Some people start with 1 full tsp per gallon. Personally, I would start with 1/4 tsp and add a quarter every hour or so on up to the full tsp. The reason is even if the salts themselves are not stressful they can effect the ph. The softer the water the harder the swing and in very soft water it can cause a very large quick swing. Leave him it that 1-2 weeks or at least 1 week past when the bloat is fully gone. Make sure you increase water changes at outlined above and get him a heater. It is very hard to keep a betta healthy in anything smaller than 2.5g so consider upgrading his container. Don't use a filter in the 1.5g and a 2.5g won't need one either unless you want to use a sponge filter.

Can you share photos? Is there any pine coning? He may need meds in addition to epsoms.


----------



## AyalaCookiejar (Nov 20, 2012)

Start with 1tsp per gallon. You can work up to three per gallon with Epsom salt. I would still slowly acclimate him to the salt. He may be more irritated with being in a smaller container than with the salt. Epsom salt is very mild and can be used long term in certain chronic-bloat cases.

I think that fluid build up causes it to be clear, yes. I also believe it is a side effect of internal organ failure, although it may not always be the case. If he is bloated and still pooping, it is not from constipation. The salt acts not only as a laxative but it can also draw fluid from the body. Watch closely for pineconing.


----------



## BettaRepublic (May 22, 2011)

Sorry about going so long without pictures, but yes there seems to be pineconing, but only on the bloated part, the rest of the body seems to be fine. I believe that the pineconing on the bloated part is a result of the bloat and the scales moving to fit.


----------



## AyalaCookiejar (Nov 20, 2012)

Yeah. Some people don't seem to believe that, though, but many say that bloating can cause slight pineconing and dropsy would cause it all over the body and not just around the belly area.


----------



## callistra (Jun 29, 2010)

You can have absolutely giant bellys and have zero pine coning or you can have a small amount of bloat and some pine coning. pine coning just around the belly is GI dropsy.. fluid build up under the skin not just inside the abdomen. Epsoms salts and meds are required. Treat for at least two weeks and at least one full week past full recovery. The best med I have found is Kanaplex. If you can't find it you can try Maracyn Plus. Those two have the best reliability. Past that you can try Furan 2 and anything with Erythromycin but they are not nearly as effective.


----------



## BettaRepublic (May 22, 2011)

Ok, thanks. What happens if I just do salt baths? Is the GI Dropsy lethal?


----------



## AyalaCookiejar (Nov 20, 2012)

No need to do baths with Epsom salt. You can leave him in it. Dropsy is almost always lethal if not treated quick enough but GI dropsy I'm not sure...


----------



## BettaRepublic (May 22, 2011)

Thanks, I'll phase him in slowly. I heard somewhere they took their betta to the vet and have the stuff drained. I doubt that works. I'll see what callistra says.


----------



## AyalaCookiejar (Nov 20, 2012)

I have seen some people who pricked their bettas bellies with a needle an it drained an all was well after that... However it is very dangerous to do something like this and I do NOT recommend it. After treating with everything else possible I might try this if the Betta is doing very poorly and I was sure he was going to die if I didn't do SOMETHING.

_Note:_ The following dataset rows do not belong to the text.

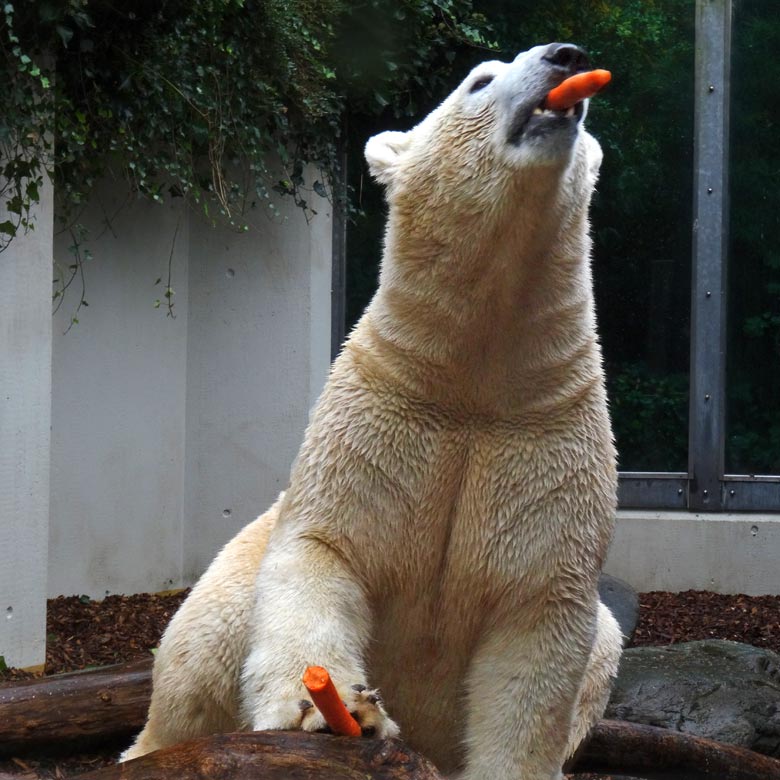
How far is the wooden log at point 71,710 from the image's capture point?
13.2 feet

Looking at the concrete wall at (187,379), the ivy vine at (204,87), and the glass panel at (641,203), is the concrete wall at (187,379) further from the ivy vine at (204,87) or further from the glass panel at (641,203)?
the glass panel at (641,203)

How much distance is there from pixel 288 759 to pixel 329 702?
0.13m

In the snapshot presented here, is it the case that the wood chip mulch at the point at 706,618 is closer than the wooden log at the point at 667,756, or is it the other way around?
the wooden log at the point at 667,756

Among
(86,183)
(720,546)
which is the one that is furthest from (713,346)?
(86,183)

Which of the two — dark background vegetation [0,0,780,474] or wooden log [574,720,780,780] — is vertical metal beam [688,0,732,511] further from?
wooden log [574,720,780,780]

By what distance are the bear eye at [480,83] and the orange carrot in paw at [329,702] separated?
135 centimetres

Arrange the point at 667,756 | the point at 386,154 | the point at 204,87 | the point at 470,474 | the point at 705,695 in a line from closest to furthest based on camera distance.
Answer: the point at 470,474, the point at 386,154, the point at 667,756, the point at 705,695, the point at 204,87

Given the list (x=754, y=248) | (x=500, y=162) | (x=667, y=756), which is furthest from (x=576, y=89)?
(x=754, y=248)

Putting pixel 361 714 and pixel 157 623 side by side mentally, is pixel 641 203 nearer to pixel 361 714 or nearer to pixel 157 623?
pixel 157 623

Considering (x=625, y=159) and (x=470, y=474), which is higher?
(x=625, y=159)

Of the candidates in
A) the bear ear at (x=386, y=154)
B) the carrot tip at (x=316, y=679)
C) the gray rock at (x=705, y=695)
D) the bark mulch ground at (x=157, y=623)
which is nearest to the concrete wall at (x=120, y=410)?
the bark mulch ground at (x=157, y=623)

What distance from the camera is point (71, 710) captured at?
162 inches

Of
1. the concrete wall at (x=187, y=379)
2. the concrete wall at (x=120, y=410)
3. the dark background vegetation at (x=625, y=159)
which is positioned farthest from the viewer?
the dark background vegetation at (x=625, y=159)

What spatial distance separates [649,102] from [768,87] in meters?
0.76
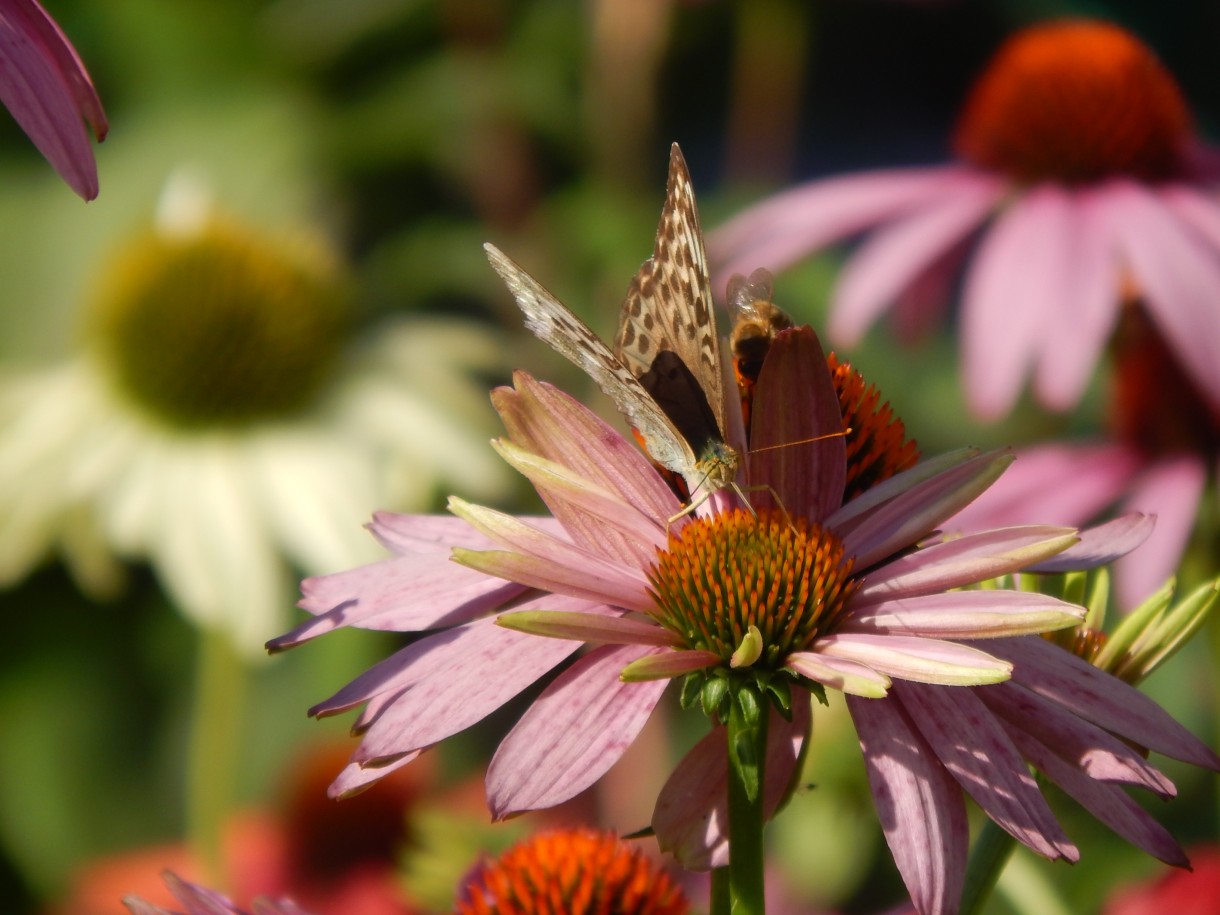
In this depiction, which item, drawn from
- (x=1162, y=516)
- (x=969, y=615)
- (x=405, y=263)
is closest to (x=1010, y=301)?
(x=1162, y=516)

No one here will recommend that you drain the fluid yourself, or try to. It may not even work and could cause other infections.


----------



## callistra (Jun 29, 2010)

I'd do Epsom salts and if that isn't helpful I'd add internal antibiotic like kanaplex. I have no experience with draining fish and I would not suggest it unless you have a GOOD fish vet with lots of EXPERIENCE doing this. Otherwise I would totally avoid it and even then I would use it as a last ditch effort

As was reminded to me recently, you can also feed meds if you can find a source of metroidazole

Gi dropsy can be lethal but it doesn't tend to move nearly as fast as the full body pineconing


----------



## BettaRepublic (May 22, 2011)

So, I use kanaplex? Where do I get it and how do I use it?


----------



## AyalaCookiejar (Nov 20, 2012)

Kanaplex is by Seachem and isn't very easy to find. Seachems website has a big list of websites that sell their products but I don't think it's found in stores often..


----------



## BettaRepublic (May 22, 2011)

Ok. I found it online. But I'm not sure if the disease is bloating or dropsy. Should I try just salt and anti-parasite food, to make sure its not dropsy, but bloat. If so, how long should I have him be in the espom salt? How exactly do I maintain the saltwater? If not, what are the spefific directions for Kanaplex? My betta also has fin rot, what should I use to treat fin rot that cooperates with the saltwater and/or Kanaplex?


----------



## AyalaCookiejar (Nov 20, 2012)

Use one tsp per gallon of Epsom salt and make sure it is completely dissolved before adding it. You can work your way up to 3tsps per gallon. Epsom salt is mild. Use stress coat by API for the fin rot and keep the water clean. You can mix that with the salt and your other water conditioner or just use it as your only water conditioner if you don't use Prime.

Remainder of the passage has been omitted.